> _RECORDS FOR THIS EXERCISE_
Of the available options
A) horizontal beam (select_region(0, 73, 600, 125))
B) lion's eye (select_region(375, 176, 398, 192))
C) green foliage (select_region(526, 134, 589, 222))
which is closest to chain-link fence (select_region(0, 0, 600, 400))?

> _WHAT YOU WILL DO_
Retype the five lines above word for word, keeping every character, number, and line break unchanged.

> _ANSWER BELOW_
Of the available options
A) horizontal beam (select_region(0, 73, 600, 125))
B) lion's eye (select_region(375, 176, 398, 192))
C) green foliage (select_region(526, 134, 589, 222))
which is closest to chain-link fence (select_region(0, 0, 600, 400))?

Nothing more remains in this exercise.